# [Problem]
Continue the article about Tasmanian devils born in the wild from where it stops.

# [Text segment]
-*-*-

Tasmanian devils born in the wild in Australia for the first time in 3,000 years

After being bombarded with a barrage of bad news about biodiversity extinction, we finally have wonderful news from the wilds of Australia. For the first time in 3,000 years, Tasmanian devils were born in the wild, Down-Under. The population of these marsupials, according to a report in CNN, had reduced after the arrival of the wild dog species known as Dingoes, on the mainland. Their numbers were further reduced because they fell victim to the Devil Facial Tumor Disease (DFTD). Since it was discovered in 1996, DFTD killed 90 percent of the Tasmanian devil's population.

For the first time in 3,000 years, Tasmanian devils were born in the wild in Australia. Image credit: Flickr/Mathias Appel

Tasmanian devils are carnivorous marsupial and have a coarse coat of black or brown fur. They look like baby bears but have either a white strip or a patch on their body. They have an average lifespan of up to five years in the wild. Currently, Tasmania has only 25,000 devils in the wild, compared to the 150,000 devils that used to exist before the disease.

-*-*-

# [Raw data]
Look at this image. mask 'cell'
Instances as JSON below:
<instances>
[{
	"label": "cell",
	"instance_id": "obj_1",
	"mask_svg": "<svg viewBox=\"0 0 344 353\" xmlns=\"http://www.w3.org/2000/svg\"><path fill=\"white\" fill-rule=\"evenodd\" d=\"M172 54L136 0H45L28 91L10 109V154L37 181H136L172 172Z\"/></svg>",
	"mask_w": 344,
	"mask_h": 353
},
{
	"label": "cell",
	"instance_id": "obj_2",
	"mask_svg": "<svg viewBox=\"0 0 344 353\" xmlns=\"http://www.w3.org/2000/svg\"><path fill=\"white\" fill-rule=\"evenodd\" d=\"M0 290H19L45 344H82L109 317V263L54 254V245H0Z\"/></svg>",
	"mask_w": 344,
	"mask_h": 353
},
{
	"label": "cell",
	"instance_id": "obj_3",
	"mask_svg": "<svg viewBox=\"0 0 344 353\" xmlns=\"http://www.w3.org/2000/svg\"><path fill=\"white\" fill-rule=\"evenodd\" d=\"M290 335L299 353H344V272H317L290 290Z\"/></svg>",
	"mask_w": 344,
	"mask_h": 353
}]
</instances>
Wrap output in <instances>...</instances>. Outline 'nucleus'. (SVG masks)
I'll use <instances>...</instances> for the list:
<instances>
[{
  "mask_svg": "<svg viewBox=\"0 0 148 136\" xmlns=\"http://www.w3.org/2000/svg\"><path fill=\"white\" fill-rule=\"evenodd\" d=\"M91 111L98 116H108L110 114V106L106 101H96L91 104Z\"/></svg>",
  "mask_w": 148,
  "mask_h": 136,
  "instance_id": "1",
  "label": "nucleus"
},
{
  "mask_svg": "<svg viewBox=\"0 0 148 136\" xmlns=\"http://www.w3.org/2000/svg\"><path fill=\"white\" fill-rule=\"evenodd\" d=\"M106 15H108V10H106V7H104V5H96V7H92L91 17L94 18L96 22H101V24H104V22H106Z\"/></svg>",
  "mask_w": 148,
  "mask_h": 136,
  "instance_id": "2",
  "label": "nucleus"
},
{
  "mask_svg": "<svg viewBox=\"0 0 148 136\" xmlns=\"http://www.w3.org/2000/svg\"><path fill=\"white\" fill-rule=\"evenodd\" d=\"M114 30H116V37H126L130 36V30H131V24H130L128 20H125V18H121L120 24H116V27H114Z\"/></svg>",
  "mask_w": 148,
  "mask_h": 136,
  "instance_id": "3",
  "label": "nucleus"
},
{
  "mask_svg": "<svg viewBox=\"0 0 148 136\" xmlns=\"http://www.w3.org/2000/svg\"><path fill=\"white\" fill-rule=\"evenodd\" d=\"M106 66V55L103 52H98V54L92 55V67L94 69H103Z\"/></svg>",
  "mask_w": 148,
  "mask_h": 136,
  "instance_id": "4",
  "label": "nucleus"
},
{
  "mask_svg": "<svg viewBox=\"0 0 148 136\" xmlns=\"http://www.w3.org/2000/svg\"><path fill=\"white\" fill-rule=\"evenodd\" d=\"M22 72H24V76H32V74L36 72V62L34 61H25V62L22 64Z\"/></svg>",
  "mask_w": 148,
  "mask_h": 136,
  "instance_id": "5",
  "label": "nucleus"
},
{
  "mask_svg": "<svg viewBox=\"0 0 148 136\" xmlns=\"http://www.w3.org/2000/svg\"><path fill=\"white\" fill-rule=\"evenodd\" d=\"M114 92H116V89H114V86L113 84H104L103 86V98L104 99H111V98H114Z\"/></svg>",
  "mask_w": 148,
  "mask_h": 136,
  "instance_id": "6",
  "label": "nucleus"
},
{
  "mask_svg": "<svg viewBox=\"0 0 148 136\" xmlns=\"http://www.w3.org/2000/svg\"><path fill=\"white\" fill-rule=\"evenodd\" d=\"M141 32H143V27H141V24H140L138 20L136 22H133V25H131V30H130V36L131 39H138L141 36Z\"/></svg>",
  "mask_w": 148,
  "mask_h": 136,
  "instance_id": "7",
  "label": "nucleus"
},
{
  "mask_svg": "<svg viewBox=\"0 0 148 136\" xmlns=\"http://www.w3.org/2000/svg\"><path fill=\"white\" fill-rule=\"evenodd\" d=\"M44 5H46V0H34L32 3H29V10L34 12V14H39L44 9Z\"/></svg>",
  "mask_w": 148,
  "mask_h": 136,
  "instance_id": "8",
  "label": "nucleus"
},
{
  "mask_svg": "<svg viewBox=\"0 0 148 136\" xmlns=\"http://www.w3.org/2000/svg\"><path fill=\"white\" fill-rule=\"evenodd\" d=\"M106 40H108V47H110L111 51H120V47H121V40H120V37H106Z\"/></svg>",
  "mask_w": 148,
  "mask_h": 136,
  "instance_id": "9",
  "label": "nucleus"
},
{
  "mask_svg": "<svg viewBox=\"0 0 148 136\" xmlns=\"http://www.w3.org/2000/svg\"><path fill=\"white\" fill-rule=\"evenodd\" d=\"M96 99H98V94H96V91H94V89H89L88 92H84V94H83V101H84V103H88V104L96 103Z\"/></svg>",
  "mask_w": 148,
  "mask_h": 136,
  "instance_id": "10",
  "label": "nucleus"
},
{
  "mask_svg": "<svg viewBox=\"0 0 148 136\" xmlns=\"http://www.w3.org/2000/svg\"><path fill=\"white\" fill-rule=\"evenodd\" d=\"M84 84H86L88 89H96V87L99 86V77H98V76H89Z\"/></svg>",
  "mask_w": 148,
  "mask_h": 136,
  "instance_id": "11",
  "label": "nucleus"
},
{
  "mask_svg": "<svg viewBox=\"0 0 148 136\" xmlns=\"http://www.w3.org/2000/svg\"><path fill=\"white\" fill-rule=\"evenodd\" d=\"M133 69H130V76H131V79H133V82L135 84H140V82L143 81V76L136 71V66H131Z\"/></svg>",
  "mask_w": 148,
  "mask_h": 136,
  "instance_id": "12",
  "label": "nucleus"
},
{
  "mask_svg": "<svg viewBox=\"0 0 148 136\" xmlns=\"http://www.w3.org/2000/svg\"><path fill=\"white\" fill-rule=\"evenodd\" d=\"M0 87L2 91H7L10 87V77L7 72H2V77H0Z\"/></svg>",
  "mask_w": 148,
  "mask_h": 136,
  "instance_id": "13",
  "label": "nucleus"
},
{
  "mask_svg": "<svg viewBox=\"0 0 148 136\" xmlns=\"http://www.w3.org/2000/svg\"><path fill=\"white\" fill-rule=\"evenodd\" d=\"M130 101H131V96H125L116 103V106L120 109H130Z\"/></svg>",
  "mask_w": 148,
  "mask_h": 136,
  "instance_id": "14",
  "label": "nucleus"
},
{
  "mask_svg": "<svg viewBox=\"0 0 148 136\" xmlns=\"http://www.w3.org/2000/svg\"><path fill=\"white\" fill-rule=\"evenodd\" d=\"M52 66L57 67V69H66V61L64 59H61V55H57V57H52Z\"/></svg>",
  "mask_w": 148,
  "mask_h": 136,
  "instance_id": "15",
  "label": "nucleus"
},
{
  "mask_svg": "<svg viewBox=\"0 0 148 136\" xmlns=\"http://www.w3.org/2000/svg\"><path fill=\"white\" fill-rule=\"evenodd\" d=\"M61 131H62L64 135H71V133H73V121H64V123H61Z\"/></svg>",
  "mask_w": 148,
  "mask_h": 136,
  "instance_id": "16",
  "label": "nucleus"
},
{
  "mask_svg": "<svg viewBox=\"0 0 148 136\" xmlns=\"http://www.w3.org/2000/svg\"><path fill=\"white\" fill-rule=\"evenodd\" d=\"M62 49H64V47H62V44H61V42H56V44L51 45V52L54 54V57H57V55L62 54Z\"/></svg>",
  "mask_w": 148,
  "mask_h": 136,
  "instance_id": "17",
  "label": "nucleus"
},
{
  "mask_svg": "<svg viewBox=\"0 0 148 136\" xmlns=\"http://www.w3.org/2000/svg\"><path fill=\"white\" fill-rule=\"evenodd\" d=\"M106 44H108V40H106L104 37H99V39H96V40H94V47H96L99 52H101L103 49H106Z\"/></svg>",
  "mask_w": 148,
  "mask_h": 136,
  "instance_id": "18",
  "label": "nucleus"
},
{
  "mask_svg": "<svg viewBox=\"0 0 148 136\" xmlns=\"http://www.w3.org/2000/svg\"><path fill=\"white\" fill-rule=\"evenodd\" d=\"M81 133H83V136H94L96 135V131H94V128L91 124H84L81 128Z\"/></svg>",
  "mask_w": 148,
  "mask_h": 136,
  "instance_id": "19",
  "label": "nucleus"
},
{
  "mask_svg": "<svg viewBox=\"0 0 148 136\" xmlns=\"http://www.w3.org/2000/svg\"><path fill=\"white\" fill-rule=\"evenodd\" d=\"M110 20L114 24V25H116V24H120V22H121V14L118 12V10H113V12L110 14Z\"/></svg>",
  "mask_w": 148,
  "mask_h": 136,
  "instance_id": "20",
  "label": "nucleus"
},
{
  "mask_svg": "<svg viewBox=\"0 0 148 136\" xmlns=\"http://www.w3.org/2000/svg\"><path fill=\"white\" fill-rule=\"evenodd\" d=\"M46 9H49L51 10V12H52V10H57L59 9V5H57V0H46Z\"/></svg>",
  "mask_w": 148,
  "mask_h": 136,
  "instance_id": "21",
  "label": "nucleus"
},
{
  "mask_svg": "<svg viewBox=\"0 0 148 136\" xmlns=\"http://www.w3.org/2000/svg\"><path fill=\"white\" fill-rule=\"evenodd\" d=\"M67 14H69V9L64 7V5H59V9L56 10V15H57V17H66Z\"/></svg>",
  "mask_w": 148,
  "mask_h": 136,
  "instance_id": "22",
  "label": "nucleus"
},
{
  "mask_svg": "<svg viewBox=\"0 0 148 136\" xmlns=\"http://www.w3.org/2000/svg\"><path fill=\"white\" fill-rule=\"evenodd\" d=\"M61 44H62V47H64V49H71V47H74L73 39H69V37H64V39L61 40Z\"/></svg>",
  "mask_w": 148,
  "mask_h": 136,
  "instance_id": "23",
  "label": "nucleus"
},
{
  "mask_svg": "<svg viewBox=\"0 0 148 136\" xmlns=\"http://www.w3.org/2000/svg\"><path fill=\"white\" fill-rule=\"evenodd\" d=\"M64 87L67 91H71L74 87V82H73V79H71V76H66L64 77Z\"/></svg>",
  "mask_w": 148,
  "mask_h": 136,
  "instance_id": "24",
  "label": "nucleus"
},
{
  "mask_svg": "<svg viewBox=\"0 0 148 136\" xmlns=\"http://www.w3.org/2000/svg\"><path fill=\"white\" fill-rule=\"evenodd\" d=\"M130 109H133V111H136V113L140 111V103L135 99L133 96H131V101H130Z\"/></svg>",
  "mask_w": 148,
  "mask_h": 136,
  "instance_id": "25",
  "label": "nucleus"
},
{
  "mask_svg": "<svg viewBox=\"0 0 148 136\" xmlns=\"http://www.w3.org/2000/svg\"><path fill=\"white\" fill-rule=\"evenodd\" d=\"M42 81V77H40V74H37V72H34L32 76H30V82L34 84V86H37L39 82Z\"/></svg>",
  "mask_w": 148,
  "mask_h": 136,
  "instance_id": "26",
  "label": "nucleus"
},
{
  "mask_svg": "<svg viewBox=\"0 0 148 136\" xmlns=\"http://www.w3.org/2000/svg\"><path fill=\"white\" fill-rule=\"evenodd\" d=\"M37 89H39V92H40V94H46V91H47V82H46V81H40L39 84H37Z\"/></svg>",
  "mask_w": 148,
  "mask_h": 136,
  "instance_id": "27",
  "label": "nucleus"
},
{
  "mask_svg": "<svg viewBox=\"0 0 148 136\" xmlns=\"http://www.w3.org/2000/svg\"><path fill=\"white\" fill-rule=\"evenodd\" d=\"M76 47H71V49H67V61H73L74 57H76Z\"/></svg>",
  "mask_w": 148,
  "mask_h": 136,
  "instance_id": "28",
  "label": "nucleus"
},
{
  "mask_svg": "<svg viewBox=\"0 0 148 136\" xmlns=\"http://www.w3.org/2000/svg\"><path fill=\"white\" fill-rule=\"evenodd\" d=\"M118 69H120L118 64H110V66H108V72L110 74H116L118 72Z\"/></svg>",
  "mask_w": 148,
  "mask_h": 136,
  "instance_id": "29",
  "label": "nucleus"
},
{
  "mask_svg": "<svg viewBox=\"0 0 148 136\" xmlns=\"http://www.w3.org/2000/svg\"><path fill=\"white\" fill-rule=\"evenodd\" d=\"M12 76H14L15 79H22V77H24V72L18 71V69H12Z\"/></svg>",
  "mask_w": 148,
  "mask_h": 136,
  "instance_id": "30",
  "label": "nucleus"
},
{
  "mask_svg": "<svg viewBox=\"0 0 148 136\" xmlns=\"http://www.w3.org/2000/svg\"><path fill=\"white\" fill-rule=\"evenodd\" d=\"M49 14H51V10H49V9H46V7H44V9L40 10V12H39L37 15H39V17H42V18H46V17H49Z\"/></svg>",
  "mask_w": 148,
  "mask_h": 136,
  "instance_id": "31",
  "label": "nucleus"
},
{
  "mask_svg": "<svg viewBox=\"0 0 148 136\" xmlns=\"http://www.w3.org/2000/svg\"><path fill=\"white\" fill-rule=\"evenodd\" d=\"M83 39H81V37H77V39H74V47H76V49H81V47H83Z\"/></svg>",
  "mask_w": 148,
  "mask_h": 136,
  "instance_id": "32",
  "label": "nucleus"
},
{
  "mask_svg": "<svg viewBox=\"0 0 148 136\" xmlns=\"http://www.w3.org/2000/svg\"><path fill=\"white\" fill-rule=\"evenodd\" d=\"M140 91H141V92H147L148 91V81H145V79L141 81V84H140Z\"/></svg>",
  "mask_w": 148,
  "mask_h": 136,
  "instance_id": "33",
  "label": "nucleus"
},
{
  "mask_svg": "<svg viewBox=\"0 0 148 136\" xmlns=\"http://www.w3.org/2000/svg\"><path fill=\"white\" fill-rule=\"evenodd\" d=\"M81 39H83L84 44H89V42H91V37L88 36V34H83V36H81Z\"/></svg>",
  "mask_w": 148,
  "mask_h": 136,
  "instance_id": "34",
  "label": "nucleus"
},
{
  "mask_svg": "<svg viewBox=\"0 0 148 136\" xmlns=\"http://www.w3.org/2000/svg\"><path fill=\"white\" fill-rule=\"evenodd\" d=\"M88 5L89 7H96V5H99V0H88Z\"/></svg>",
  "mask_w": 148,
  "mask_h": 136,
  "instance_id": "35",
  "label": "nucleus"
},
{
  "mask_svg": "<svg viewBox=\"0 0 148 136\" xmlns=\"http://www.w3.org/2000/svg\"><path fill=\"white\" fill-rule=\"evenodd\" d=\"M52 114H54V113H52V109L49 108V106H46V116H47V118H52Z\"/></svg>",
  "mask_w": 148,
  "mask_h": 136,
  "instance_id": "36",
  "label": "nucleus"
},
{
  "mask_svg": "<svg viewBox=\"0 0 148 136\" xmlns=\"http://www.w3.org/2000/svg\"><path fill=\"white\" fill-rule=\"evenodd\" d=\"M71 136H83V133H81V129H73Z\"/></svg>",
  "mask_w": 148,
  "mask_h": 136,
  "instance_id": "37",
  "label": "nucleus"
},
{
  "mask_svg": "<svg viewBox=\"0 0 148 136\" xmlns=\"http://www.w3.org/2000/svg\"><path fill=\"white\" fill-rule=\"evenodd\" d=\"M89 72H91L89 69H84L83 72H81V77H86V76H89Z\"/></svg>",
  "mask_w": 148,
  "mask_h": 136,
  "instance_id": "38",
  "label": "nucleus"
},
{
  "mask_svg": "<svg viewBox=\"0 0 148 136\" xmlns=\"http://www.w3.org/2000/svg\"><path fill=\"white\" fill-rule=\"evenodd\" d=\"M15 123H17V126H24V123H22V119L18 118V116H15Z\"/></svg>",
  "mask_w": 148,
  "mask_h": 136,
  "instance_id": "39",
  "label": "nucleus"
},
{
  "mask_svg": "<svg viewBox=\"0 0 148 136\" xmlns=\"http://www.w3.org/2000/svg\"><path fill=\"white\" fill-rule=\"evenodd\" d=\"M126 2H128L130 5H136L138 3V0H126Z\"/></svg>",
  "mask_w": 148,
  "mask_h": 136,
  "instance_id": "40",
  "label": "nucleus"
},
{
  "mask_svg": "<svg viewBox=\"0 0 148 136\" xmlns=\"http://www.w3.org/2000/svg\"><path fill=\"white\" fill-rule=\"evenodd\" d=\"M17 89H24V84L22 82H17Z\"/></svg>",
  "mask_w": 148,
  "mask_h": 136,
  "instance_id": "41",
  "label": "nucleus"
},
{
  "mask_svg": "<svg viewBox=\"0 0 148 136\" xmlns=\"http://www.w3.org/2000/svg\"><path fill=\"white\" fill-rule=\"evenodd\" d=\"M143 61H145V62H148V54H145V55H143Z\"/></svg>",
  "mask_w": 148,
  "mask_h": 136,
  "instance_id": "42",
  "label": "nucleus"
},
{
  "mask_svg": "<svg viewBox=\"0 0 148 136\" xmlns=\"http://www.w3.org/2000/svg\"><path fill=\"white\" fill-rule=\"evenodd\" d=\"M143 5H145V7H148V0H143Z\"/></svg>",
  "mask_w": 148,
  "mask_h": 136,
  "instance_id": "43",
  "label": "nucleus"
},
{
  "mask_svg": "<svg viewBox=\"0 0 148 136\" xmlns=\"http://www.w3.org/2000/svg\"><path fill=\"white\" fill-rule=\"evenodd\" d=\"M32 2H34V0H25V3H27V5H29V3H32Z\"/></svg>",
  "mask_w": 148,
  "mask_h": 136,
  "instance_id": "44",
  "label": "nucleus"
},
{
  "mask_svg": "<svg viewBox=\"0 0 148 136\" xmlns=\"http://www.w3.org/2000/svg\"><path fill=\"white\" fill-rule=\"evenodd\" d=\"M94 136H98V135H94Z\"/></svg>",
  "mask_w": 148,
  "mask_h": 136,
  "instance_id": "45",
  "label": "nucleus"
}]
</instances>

-*-*-

# [Response to this task]
A few months ago, conservation groups in Australia released as many as 26 adult Tasmanian devils in the wild, in mainland Australia.

"Once (the devils) were back in the wild, it was up to them, which was nerve-wracking," said Aussie Ark president Tim Faulkner.

Now, the groups have discovered that seven marsupials were born at Barrington Tops which is north of Sydney, reported Phys.Org.

A coalition of conservation groups along with Aussie Ark has been keeping an eye on these marsupials from afar. They only stepped in to confirm the birth of the first wild joeys, which happened a few months after their release.

Speaking about the development, Don Church, the president of the Re: wild — another conservation group, said that the birth of the marsupials shows that the reintroduction project is working.

"This doesn't just bode well for this endangered species, but also for the many other endangered species that can be saved if we rewild Australia, the country with the world's worst mammal extinction rate," he added.